Human rights are social protections owed to everyone. Some protect us against the worst sorts of suffering that people can encounter, including violence, torture, and enslavement. Others exist to defend us in case of sickness or unemployment and in conditions of hunger and homelessness. Still others entitle us to fair conditions of employment and an adequate standard of living.
Human rights defend free speech, political participation, and social organizing as means of overcoming abuses of power. They also protect our hopes for the future, including our rights to education and participation in culture and science, self-determination, and development.
Human rights are meant to overcome the worst inequalities among humans, such as racial domination, inequalities of power and wealth, gender inequalities, homophobia, subjection of minority cultural groups, colonialism, and other forms of prejudice and discrimination. In order to understand human rights, we need to understand the inequalities to which they respond. By examining current charters and declarations, we need to determine how they arose from social and political conflicts and struggles against these underlying inequalities. We also must ask how wide these inequalities remain, and whether our ideas and institutions of human rights are at fault.

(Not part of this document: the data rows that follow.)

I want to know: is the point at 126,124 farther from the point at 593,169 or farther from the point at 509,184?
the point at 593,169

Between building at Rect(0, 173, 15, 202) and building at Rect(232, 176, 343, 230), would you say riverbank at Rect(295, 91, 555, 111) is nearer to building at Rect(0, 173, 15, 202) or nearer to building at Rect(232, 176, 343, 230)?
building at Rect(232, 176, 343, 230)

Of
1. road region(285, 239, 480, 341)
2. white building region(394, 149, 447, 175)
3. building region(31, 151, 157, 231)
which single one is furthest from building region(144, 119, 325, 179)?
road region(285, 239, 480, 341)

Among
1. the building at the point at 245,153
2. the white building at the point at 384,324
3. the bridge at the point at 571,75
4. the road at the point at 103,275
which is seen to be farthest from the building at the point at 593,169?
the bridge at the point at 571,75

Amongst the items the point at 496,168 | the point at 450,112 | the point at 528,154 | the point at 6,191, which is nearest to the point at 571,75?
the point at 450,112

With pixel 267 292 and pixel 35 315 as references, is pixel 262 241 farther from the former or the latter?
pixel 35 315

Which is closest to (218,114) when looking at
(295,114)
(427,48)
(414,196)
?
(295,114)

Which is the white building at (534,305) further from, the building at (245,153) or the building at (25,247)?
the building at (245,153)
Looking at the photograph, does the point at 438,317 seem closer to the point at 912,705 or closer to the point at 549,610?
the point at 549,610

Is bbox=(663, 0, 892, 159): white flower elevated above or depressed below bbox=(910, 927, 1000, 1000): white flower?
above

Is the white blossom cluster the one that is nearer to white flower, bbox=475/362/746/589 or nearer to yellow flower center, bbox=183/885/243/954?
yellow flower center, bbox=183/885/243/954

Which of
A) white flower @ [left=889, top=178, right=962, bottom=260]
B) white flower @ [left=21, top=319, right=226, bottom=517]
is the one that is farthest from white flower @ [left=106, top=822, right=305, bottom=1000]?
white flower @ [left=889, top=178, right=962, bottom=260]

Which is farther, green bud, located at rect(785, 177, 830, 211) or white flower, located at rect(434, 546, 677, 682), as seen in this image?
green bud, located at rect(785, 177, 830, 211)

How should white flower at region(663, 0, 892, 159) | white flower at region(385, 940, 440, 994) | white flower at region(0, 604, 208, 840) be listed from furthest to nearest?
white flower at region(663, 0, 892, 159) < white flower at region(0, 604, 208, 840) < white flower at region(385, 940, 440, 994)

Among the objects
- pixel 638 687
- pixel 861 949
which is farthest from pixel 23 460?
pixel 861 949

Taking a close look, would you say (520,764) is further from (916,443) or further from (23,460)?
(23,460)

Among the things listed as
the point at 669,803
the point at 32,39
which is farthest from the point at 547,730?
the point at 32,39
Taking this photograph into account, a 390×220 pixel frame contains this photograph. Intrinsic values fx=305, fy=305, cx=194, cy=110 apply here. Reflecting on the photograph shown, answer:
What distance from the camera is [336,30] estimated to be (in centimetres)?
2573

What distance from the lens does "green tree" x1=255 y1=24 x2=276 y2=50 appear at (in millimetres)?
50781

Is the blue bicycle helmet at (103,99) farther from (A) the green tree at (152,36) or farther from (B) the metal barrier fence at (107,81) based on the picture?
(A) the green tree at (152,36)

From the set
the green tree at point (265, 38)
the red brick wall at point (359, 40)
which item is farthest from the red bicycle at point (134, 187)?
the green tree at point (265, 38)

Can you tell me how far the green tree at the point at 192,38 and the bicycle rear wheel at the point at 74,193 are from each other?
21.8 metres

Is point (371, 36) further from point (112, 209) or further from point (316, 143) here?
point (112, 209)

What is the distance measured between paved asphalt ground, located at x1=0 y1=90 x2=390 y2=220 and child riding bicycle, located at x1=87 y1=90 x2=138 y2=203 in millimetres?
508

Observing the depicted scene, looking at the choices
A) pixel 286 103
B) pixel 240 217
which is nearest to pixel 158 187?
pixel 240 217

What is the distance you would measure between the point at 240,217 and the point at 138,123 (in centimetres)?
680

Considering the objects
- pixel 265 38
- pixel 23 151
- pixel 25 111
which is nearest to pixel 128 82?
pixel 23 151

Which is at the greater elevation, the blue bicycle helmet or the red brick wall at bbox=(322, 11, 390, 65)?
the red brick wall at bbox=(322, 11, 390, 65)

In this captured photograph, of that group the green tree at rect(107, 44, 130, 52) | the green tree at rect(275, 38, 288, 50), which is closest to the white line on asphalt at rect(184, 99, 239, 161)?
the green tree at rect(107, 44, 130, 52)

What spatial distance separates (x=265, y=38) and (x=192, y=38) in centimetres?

One of the most difficult things to understand about human rights is how and why they evolve-and must evolve. The first generation of human rights to be recognized in international law in the middle of the 20th century were protections of personal security, political participation, and non-discrimination. To these were added social welfare rights-health, education, social assistance, and cultural participation. At present, a new generation of human rights is coming to be recognized, including women’s rights, children’s rights, rights of peoples to cultural survival and self-determination, and aboriginal rights.